Footage Of The Crashed SpaceX Rocket Shows We Are A Step Closer To Perfect Landing


We all like rocket trajectories. The countdown, the immense thrust and step-wise separation of boosters provide an astonishing view and insight into the space travel. But you must have thought about what happens to the rocket boosters that detach themselves from the main rocket. Well, they fall somewhere on the Earth (mostly oceans) and cannot be used again. So, every time a rocket goes up, several of these engineering marvels are disposed of off along with what fuel is left in its chambers. This increases the costs associated with space travel that are also hampering the advances in space travel for quite some time. SpaceX and its CEO Elon Musk, are trying hard to find a way to land these boosters on pads for reuse.




So far, three attempts have been made, and a leaked video of the latest experiment shows just how close SpaceX is in achieving this landmark landing.


Once compared to balancing a broomstick in one hand, the vertical landing of the rocket booster is indeed a difficult task. In the latest attempt last Tuesday, the booster hovers around the landing barge and even lands on the surface. Once it has landed, it fails to compensate the tilt resulting in a colossal explosion and destruction of both the rocket and the landing pad. However, this is not that discouraging as previous attempts were far worse than this.
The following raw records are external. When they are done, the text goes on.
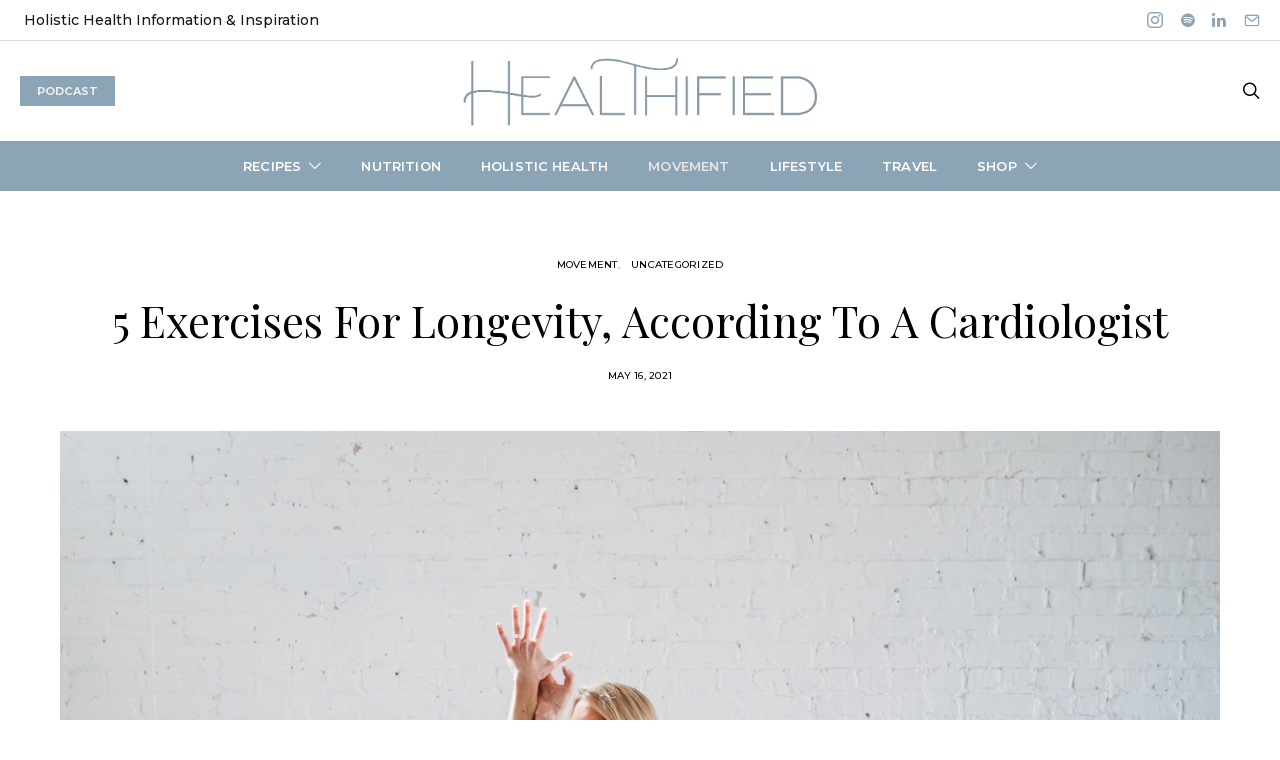

--- FILE ---
content_type: text/html; charset=utf-8
request_url: https://www.google.com/recaptcha/api2/aframe
body_size: 269
content:
<!DOCTYPE HTML><html><head><meta http-equiv="content-type" content="text/html; charset=UTF-8"></head><body><script nonce="eb1BWZfbiKYUe8Q4kz0LVw">/** Anti-fraud and anti-abuse applications only. See google.com/recaptcha */ try{var clients={'sodar':'https://pagead2.googlesyndication.com/pagead/sodar?'};window.addEventListener("message",function(a){try{if(a.source===window.parent){var b=JSON.parse(a.data);var c=clients[b['id']];if(c){var d=document.createElement('img');d.src=c+b['params']+'&rc='+(localStorage.getItem("rc::a")?sessionStorage.getItem("rc::b"):"");window.document.body.appendChild(d);sessionStorage.setItem("rc::e",parseInt(sessionStorage.getItem("rc::e")||0)+1);localStorage.setItem("rc::h",'1764626978181');}}}catch(b){}});window.parent.postMessage("_grecaptcha_ready", "*");}catch(b){}</script></body></html>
This time, at least the rocket was able to land which it couldn’t do in earlier attempts. The company had given 50-50 odds of landing the rocket safely, and the attempt shows how true their prediction was to the word.
Take a look at the full leaked video here:

The rocket was a part of mission Falcon9 that is currently docking at the International Space Station. The failed manoeuvre was attempted once the booster was separated from the spaceship. The United Launch Alliance aims to send a reusable rocket in space by 2019 in order to slash space costs and end US dependence on Russian-built rockets.

SpaceX is one of the exclusive two companies in the world given a contract by NASA to carry cargo to the international space station. As well as freight, it is also working on passenger rockets.